-- Given task --
Set out the data from the line with "Which among (498,484)" up to and including the line with "243 centimetres" as a Markdown table with the columns n and Line, numbering each row and leaving out blank lines.

- - - - - - -

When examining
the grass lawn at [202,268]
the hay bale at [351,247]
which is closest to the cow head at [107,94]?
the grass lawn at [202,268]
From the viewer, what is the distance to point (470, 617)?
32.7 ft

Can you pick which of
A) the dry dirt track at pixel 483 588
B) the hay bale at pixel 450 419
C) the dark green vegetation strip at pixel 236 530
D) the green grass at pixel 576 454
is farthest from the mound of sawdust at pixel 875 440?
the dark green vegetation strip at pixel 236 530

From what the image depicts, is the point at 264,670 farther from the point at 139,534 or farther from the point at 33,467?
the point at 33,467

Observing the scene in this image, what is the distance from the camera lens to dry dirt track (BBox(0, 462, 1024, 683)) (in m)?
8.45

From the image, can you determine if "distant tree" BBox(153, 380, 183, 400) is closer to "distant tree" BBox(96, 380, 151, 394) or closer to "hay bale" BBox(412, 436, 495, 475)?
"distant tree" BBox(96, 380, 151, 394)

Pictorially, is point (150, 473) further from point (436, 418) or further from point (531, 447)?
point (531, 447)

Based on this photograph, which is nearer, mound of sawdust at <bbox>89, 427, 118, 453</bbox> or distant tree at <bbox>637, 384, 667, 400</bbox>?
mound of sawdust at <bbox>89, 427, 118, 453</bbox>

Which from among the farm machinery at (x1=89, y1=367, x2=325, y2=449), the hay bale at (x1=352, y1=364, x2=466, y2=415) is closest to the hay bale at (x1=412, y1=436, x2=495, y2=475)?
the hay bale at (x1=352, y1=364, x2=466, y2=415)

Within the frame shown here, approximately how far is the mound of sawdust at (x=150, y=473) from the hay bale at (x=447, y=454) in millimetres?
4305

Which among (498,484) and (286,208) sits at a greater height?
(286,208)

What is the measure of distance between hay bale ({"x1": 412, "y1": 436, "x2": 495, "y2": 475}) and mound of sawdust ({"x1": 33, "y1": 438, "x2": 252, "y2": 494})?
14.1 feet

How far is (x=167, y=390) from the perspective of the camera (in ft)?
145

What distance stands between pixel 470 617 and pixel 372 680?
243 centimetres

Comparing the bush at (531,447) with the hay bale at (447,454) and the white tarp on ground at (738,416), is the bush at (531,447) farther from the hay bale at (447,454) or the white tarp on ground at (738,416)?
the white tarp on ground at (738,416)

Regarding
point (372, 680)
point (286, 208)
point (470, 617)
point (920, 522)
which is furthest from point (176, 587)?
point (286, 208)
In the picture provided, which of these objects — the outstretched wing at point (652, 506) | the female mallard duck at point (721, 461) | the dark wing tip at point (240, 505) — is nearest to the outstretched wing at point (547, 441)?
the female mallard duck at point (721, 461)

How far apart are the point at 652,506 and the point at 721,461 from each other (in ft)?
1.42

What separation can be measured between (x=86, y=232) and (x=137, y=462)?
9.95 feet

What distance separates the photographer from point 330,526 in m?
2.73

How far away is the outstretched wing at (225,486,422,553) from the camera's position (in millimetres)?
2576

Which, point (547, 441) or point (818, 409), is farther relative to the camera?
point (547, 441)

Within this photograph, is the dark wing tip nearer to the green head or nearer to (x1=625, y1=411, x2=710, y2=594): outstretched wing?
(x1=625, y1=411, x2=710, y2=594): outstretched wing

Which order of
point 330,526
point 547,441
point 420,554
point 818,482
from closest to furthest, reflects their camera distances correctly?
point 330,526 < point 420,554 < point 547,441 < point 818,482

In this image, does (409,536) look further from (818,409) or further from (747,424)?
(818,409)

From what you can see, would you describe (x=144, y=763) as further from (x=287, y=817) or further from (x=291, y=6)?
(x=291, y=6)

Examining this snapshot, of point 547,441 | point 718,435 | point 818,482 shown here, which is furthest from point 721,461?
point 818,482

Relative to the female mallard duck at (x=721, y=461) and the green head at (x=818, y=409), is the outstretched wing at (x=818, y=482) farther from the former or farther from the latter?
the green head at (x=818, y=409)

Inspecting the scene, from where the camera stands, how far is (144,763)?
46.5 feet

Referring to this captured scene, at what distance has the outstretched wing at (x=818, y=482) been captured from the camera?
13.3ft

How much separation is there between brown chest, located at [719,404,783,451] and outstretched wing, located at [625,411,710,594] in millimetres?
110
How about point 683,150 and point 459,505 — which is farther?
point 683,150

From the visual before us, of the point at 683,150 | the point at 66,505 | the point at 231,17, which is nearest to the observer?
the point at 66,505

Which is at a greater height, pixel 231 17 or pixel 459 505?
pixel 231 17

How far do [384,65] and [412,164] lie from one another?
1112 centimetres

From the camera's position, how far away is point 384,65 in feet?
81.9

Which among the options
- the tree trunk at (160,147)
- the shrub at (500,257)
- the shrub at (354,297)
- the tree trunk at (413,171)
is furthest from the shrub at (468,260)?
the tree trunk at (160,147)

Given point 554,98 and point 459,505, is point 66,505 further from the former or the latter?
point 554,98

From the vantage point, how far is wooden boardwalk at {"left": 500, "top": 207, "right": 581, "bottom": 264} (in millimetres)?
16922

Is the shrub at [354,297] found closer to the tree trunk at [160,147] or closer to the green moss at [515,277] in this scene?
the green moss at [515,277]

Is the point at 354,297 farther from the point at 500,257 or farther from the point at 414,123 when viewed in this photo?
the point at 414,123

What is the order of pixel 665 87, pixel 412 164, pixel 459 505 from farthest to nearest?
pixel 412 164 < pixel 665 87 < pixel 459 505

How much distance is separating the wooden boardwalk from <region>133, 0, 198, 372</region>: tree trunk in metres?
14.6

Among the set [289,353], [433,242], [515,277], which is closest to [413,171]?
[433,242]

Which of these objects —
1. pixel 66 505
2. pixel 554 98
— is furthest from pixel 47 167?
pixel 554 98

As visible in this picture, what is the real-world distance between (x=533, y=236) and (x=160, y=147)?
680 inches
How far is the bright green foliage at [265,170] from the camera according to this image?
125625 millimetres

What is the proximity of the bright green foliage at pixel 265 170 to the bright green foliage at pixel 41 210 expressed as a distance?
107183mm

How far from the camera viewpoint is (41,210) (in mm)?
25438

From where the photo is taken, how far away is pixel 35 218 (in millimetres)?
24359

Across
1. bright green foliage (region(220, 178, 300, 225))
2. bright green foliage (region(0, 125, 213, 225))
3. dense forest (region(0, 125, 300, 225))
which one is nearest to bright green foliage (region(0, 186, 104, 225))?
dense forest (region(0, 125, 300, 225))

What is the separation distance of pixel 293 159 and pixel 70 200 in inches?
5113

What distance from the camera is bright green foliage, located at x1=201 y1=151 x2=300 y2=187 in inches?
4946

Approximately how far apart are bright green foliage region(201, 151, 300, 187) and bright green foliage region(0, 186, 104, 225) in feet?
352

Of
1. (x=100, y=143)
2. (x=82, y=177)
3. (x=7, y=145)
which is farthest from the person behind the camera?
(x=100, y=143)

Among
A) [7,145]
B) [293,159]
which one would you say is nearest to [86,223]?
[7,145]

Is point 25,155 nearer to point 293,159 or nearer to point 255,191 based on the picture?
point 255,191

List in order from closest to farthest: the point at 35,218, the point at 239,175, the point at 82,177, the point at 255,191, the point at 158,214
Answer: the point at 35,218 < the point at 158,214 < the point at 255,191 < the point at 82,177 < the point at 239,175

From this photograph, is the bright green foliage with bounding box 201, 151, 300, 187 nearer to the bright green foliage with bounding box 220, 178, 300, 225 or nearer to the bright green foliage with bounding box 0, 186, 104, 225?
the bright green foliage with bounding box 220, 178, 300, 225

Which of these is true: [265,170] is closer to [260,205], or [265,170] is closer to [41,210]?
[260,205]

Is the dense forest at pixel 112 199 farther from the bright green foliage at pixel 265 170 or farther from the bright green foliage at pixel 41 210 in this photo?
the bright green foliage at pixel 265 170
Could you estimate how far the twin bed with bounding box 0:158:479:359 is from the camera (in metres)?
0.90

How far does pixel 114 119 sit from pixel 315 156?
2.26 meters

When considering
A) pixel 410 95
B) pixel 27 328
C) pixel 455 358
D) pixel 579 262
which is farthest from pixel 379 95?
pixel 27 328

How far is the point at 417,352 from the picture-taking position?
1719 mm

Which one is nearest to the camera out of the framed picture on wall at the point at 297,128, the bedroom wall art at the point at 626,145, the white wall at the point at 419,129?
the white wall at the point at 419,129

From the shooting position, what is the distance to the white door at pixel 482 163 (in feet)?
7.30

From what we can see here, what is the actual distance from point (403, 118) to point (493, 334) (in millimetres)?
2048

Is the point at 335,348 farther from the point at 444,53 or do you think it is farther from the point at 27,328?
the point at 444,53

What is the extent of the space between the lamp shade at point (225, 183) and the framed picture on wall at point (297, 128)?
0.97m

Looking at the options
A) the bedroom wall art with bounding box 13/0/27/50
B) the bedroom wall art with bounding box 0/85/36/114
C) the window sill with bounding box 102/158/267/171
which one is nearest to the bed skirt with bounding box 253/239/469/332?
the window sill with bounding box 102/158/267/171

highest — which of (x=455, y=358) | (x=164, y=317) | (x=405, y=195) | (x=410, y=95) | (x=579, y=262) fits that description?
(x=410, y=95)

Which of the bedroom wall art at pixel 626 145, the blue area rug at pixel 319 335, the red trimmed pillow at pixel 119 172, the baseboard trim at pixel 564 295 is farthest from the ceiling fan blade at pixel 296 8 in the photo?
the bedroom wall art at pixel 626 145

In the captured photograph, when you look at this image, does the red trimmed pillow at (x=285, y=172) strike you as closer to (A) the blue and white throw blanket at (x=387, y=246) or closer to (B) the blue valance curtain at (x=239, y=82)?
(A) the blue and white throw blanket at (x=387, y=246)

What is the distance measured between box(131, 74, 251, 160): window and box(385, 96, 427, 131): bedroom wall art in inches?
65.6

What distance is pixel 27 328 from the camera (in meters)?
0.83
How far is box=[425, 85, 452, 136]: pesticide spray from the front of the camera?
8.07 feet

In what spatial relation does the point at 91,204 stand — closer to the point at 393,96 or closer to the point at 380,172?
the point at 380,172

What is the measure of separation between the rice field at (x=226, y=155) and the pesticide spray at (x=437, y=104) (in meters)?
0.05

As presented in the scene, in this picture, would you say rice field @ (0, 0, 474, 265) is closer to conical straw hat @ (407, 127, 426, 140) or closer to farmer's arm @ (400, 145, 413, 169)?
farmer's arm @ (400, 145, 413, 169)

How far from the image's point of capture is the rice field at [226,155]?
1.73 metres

- - - - - - -

-- Solution to the problem --
| n | Line |
|---|---|
| 1 | Which among (498,484) and (286,208) sits at a greater height? |
| 2 | (286,208) |
| 3 | What is the measure of distance between hay bale ({"x1": 412, "y1": 436, "x2": 495, "y2": 475}) and mound of sawdust ({"x1": 33, "y1": 438, "x2": 252, "y2": 494})? |
| 4 | 14.1 feet |
| 5 | How far is (x=167, y=390) from the perspective of the camera (in ft)? |
| 6 | 145 |
| 7 | What distance stands between pixel 470 617 and pixel 372 680? |
| 8 | 243 centimetres |